Rachel Dolezal is the head of the Spokane, Washington branch of the NAACP. She is also a white woman who has been professing to be black for years. She has worn her hair in locks or in a frizzy curly afro. She has even darkened her skin and found a black man whom she claimed to be her father. Until her real parent’s called her out as being their blonde-haired, green-eyed, white daughter, she was accepted as a woman of color who professed to be what she wasn’t. 

The national NAACP organization out of Washington D.C. has issued a statement in support of Dolezal. There have also been a number of prominent and everyday black folks who have joined in that support. Together they have overlooked her lies and based their advocacy on what she has done for the organization and for the community, while overlooking in reality what her lies have done to the organization and to the community. 

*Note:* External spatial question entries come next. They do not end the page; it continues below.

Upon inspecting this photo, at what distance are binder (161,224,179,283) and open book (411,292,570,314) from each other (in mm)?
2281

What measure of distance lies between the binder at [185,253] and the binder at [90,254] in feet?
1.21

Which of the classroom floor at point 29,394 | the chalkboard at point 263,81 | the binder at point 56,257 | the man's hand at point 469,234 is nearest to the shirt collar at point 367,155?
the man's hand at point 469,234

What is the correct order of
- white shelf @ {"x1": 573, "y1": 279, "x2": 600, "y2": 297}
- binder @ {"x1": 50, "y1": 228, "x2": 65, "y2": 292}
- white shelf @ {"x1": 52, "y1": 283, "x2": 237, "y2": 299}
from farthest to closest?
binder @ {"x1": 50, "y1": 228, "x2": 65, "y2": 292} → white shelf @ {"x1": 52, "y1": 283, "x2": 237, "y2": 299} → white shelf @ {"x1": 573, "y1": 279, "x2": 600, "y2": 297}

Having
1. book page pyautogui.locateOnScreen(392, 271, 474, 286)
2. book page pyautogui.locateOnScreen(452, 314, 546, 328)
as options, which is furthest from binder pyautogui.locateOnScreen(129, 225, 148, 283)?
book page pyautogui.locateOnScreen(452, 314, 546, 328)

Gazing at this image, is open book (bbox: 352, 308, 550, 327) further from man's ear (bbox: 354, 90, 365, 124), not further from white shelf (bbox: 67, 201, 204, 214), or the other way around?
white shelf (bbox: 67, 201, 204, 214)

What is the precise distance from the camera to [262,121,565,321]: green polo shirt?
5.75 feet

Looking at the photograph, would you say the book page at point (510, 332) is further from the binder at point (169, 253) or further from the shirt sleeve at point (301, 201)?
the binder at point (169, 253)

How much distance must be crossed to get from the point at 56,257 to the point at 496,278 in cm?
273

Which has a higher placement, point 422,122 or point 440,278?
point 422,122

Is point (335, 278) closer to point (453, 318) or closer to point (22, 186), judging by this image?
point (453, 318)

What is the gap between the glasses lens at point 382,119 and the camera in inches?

For years, black folks have cried out that, “It’s a black thang, you wouldn’t understand!” Well, I guess that isn’t as true as we thought. All it took was the illusion of blackness for us to be bamboozled by it. And once outted as a liar, I am not shocked by the number of folks who are claiming “it doesn’t matter” or that they “don’t care.” 

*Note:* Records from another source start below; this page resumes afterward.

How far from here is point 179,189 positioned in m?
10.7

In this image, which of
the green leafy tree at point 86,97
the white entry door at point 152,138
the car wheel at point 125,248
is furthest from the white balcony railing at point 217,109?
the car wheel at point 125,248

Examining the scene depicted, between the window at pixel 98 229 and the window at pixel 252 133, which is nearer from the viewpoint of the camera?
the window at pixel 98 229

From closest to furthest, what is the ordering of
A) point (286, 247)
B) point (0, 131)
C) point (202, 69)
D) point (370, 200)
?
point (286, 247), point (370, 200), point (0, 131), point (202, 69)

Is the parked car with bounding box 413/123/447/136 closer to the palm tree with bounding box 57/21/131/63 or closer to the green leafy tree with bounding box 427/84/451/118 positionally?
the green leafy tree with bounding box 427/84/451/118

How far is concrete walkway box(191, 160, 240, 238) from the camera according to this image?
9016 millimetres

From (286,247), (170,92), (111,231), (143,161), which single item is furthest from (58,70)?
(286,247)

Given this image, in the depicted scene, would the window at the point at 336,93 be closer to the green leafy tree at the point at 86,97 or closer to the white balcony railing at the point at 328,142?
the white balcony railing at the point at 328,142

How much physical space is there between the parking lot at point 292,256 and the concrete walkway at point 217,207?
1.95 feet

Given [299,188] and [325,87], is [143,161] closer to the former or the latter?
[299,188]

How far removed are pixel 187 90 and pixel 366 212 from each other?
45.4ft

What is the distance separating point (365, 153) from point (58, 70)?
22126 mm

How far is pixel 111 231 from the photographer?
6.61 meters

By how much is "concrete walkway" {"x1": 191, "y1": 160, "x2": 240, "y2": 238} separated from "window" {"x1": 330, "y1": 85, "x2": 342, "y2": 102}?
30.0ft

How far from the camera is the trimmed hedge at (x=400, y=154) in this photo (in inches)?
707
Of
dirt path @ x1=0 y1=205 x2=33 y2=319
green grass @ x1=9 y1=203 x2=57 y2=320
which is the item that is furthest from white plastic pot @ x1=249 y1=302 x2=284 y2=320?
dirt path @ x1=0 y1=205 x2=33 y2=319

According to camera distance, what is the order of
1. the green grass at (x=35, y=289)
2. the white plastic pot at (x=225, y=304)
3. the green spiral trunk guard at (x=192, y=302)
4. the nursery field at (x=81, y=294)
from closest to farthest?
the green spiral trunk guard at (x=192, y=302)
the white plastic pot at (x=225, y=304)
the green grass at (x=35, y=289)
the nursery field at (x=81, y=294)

Because for some folks, defending the wrong is more important than making it right.

The reality is that if Dolezal can fool us when we work up close and personal with her, how do we claim to be able to spot racism or injustice when we can’t even see the bamboozlement in front of our face?

Dolezal’s outing is also about leadership. If the head is a lie, shouldn’t everything that goes along with that head end up being a lie? 

Yet it is some black folks’ love of the hypocrisy of it all that has to be at center stage. Let anyone try to point out that hypocrisy, however, and we get our fangs out. We can see the injustice in police murders, while overlooking the everyday killing of one black person by another. We can scream and holler about wanting a better neighborhood, while being the main cause of the deterioration of the current neighborhoods. We can holler about jobs, opportunity and the like, but make no attempt to support or build on the foundations that bring jobs, opportunities and the like. And when confronted with a liar and thief, we talk about what a good job she’s done. 

But if all it takes to be black is to pretend, then why can’t all of white America join in the charade as a way to shut us up? For if we accept Dolezal’s shenanigans, then, as an example, can all-white police departments have 20 percent of their white officers claim to be black? Voila, suddenly the all-white department has met it 20 percent quota?

Rachel Dolezal could have served us better by being a white woman who understood the plight of the black community instead of perpetrating a fraud that made a mockery of it. If she really knew and cared about black people, she would never have committed the fraud. 

But even worse are the black folks who went along with her charade. They are as guilty as she is.